= Provided passage =
= Beginning of Section =
He could recognize the signs of distress in military veterans attending Santa Fe Community College, Gregory Scargall said, and he would reach out, offer support. But it wasn't until after he took an eight-hour training program a couple of months ago that he felt he had the right tools to successfully intervene.
Just a week after Scargall, coordinator of the school's Veterans Resource Center, completed the Mental Health First Aid certification course at the college, a veteran came into his office distraught, "verbalizing his peril." Taking a cue from the training, Scargall employed a direct approach, asking the man, "Are you going to kill yourself?"
Shortly after, Scargall said, the man was speaking with a counselor. "He was starting to fight."
It was a relief for Scargall, who was still grieving the loss of another veteran enrolled at the college who had taken his own life last fall.
He is among more than 1 million people nationwide -- including 14,000 in New Mexico -- who have become certified in Mental Health First Aid, what Scargall said is like CPR for mental health issues. The international initiative began in the U.S. a decade ago through the nonprofit National Council for Behavioral Health.
The program's start in the U.S. came as colleges and universities across the country were shaken by the April 16, 2007, Virginia Tech shooting rampage, in which Seung-Hui Cho, a student who had suffered from anxiety and depression, killed 32 people and injured 17 others. Cho killed himself after the attack.
That mass shooting and others prompted a greater focus on mental health at college campuses, where anxiety and depression had been escalating among students since the 1990s.
The rates have continued to rise, sometimes overwhelming college counseling staff members, according to a 2016 report by the Center for Collegiate Mental Health, based at Pennsylvania State University.
In a spring 2016 report by the American College Health Association, 37 percent of students surveyed said they had been so depressed in the past year that they found it difficult to function, and 58 percent said they suffered from severe anxiety; 10 percent said they had thought about suicide. Each of those numbers had increased from spring 2012, when 31 percent of students surveyed had reported depression, 50 percent reported anxiety and 7 percent had suicidal thoughts.
Janelle Johnson, the senior counselor at Santa Fe Community College, said mental health struggles often lead students to drop out of college. Mental Health First Aid, she said, is a way to offer greater support to those students in need by helping staff and peers feel comfortable reaching out. "It's gaining momentum," she said.
= End of Section =
= Provided information =
= Beginning of Section =
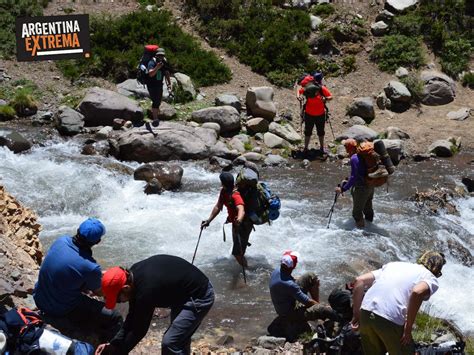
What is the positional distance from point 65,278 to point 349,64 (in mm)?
16672

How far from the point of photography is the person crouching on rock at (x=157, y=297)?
5699mm

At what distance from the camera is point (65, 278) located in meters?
6.10

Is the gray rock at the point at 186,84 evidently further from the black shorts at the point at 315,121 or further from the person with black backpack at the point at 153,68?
the black shorts at the point at 315,121

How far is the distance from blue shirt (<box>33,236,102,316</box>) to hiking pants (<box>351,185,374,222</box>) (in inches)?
256

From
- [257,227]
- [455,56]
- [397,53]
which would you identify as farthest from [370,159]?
[455,56]

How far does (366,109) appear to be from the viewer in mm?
18891

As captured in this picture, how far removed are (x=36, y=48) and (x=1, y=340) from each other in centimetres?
1718

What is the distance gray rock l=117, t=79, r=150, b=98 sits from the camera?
753 inches

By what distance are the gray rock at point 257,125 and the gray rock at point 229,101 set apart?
0.97 meters

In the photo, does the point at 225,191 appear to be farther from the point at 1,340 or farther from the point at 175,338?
the point at 1,340

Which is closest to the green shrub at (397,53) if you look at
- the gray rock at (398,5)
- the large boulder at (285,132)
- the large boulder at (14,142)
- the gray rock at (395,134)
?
the gray rock at (398,5)

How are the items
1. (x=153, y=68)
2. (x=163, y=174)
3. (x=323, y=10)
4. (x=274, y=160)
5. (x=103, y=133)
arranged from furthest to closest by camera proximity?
(x=323, y=10) → (x=103, y=133) → (x=274, y=160) → (x=153, y=68) → (x=163, y=174)

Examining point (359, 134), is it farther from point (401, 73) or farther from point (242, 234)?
point (242, 234)

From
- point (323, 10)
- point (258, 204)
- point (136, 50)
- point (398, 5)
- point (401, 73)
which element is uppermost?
point (398, 5)
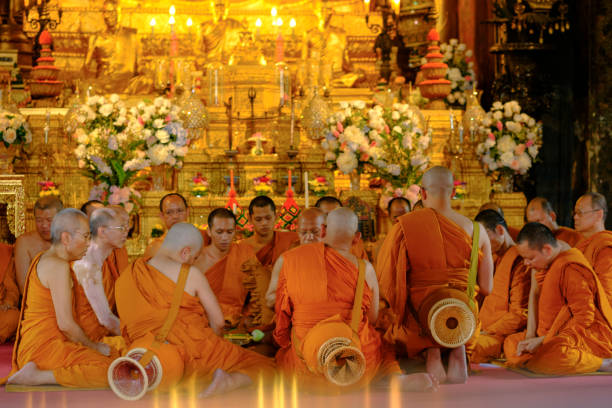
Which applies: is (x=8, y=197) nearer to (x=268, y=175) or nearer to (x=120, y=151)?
(x=120, y=151)

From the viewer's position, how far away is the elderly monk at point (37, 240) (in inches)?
280

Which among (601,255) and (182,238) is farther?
(601,255)

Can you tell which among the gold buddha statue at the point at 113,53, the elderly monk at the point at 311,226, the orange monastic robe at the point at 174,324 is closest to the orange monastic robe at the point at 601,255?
the elderly monk at the point at 311,226

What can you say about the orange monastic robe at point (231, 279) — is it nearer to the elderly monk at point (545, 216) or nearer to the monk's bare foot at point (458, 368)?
the monk's bare foot at point (458, 368)

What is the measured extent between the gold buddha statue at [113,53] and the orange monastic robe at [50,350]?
667 centimetres

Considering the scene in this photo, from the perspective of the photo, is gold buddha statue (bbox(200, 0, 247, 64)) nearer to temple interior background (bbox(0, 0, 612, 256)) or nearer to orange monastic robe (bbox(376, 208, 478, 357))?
temple interior background (bbox(0, 0, 612, 256))

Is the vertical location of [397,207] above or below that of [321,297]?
above

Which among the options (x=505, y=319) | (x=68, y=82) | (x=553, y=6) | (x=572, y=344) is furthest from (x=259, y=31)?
(x=572, y=344)

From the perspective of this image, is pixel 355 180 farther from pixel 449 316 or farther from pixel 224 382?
pixel 224 382

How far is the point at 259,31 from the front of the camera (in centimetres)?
1235

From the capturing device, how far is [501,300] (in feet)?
21.5

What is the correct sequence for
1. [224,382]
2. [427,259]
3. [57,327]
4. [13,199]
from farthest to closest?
[13,199], [427,259], [57,327], [224,382]

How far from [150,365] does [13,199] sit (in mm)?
3709

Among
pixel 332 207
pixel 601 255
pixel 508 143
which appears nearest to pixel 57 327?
pixel 332 207
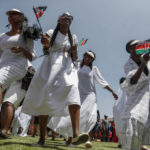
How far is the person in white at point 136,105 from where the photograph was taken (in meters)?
3.13

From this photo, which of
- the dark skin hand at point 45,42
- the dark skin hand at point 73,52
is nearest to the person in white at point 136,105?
the dark skin hand at point 73,52

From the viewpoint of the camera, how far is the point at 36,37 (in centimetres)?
494

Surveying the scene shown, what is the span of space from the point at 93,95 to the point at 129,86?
4.04m

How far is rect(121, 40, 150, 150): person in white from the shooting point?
10.3ft

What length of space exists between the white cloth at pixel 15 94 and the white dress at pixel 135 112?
244 cm

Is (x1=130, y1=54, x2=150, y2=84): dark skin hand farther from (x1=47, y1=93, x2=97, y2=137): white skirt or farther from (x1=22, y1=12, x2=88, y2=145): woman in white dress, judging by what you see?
(x1=47, y1=93, x2=97, y2=137): white skirt

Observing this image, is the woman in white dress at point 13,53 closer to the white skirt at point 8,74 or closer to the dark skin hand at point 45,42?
the white skirt at point 8,74

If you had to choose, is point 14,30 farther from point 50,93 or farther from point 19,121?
point 19,121

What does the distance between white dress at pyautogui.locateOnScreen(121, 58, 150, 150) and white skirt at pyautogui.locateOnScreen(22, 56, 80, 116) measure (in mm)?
1099

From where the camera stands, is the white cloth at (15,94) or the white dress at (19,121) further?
the white dress at (19,121)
= End of Section =
= Task =
Using the Mental Health First Aid article, explain in one to three sentences why college campuses began paying more attention to mental health. The items are separate material, unconnected to the text.

= Answer section =
The April 16, 2007, Virginia Tech shooting and other mass shootings prompted a greater focus on mental health at college campuses. On those campuses, anxiety and depression among students had been escalating since the 1990s.